### 提示された文章:

·····

ーー子どもが「登校しぶり」になったとき、家庭ではどのように対応したらよいのでしょうか。

大前提として「休みたいときは休んでいい」と私は思っています。「お子さんが行きたくないと言ったときは、無理に連れてこなくても大丈夫ですよ」と保護者の方にも伝えています。その代わり、子どもと「約束」をしてもらうようお願いしているんです。

ーー「約束」とは?

「今日お休みするなら明日は学校に行こう」「3日に1回は学校に行こう」など、ご家庭で休む日と頑張る日を決めていただくんです。保護者の方には頑張る日に子どもの背中を押して、学校に送り出していただくようにしています。登校当日に不安なときは、僕のような専任の教師や担任に連絡してもらっても構いません。

私は「子どもと学校との関わりが無い状態を普通にしない」ことが大切だと思っています。日中に登校が難しいのであれば、放課後に学校に来てもいい。どうしても登校できないときは、担任と電話で話したり、直接家に伺ってお喋りしたりするだけでもいいと考えています。

学校との関わり方は、単に「授業を受ける」だけじゃなくていいんです。保護者の方には子どもと話し合って、学校と繋がる時間を確保していただけると嬉しいですね。

ーー確かに子どもの気持ちは尊重したいです。でも、共働き家庭だと「学校を休ませてばかりもいられない」と悩む保護者もいるかと思います。そのような場合にはどういったアドバイスをしていますか?

私は家で子どもが一人で過ごすことがないよう、「朝でも昼でもいいので、学校まで連れて来てください」とお願いすることが多いです。引き渡しの際は「本人が帰りたいと言ったときには連絡します」とお伝えし、保護者の方とは常に連絡が取れる状態にしています。そうすると子どもも安心して過ごすことができますから。最後まで学校で過ごせたときも、帰りは迎えに来ていただけるようにお願いすることもあります。

ーー小学校に上がった途端、「友達とのトラブルで頻繁に学校から連絡がくるようになった」という声を聞いたことがあります。

1年生はまだ人付き合いのレパートリーが少ないので、知らないうちに相手が嫌だと感じる対応をしてしまうことがあるんです。その結果友達とぶつかったり、人間関係の悩みが増える。トラブルが起きてしまうのは、ごく自然なことだと思います。

·····

### データ抜粋:
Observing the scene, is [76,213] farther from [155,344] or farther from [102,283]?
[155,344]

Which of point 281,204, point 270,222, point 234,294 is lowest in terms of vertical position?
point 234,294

·····

### 問題の詳細:
登校しぶりをめぐるインタビュー記事の最後の文に続けて、その先を書き進めてください。

### 解答は以下:
ただ、ご家庭に連絡すると「どうしてうちの子だけ」「今までそんなことなかったのに」とネガティブに捉える方が多いですね。そんなときは「この年齢ではよくあることですから、様子を見てみましょう」とお伝えしています。その後は私や担任で子どもの様子を見守り、保護者の方に定期的に連絡するようにしています。

難しいかもしれませんが、保護者の方には「友達とのトラブルも成長の証」と思って、長い目で見守っていただけると嬉しいですね。

ーー授業中に離席してしまう子どももいるようですが、その場合はどのように対応しているのでしょうか。

授業中に教室の中を歩き回るような離席はたまに見られますね。ただ、授業中にお尻が椅子から浮いてしまっている子どもは毎年一定数います。どちらの場合も45分間集中できていないから起こることです。

子どもの集中力が続く時間は約15分と言われています。私が担当するときは、15分毎に活動内容が切り替わるように授業を組み立てているんですよ。

たとえば、国語の授業でひらがなの練習をするとします。最初の15分間はいろいろな線をなぞる練習をする。次の15分間はひらがなの「く」を書く練習をする。最後の15分間はひらがなで遊ぶ、といったスケジュールです。

ーー子どもの性質を活かして授業を組み立てる方法があるとは知りませんでした。ほかの先生も同じように工夫して授業しているのでしょうか。

そうですね、先生たちはそれぞれ工夫して授業を進めています。私は担当の授業がない時間は校内巡回をしているのですが、そのときに子どもたちが集中できていない様子が見られたときは先生にアドバイスすることもありますよ。

子どもたちにただ「集中しろ」と言うのではなく、集中するための工夫を取り入れた授業が広まっていくと嬉しいですね。

解決の鍵は学校と保護者の連携

ーー「小1プロブレム」の状態に陥ったとき、子ども本人だけでなく保護者も同じように不安な気持ちになっていると思います。

そうですね。保護者の方の心配を和らげるために、子どもの状況によっては学校での様子をこまめに連絡することもあります。また、私が自宅まで子どもを迎えに行くときには、その日の活動予定を具体的にお伝えするようにしていますね。

あとは、私が伝えた様子をご家庭でもお話していただくようお願いしています。

ーーそれはどうして?

子どもの頑張りを認める会話をしてほしいんです。学校で一生懸命頑張っても、「親は褒めてくれない」「心配してくれない」と子どもが感じてしまうと、子どもは学校で頑張る意味を見いだせなくなってしまいます。「小1プロブレム」は学校と保護者が協力して解決していく必要があるんです。

小学校の悩みは誰に相談したらいい?

ーー正直なところ、小学校でこんなにきめ細やかな対応をしているとは思っていませんでした。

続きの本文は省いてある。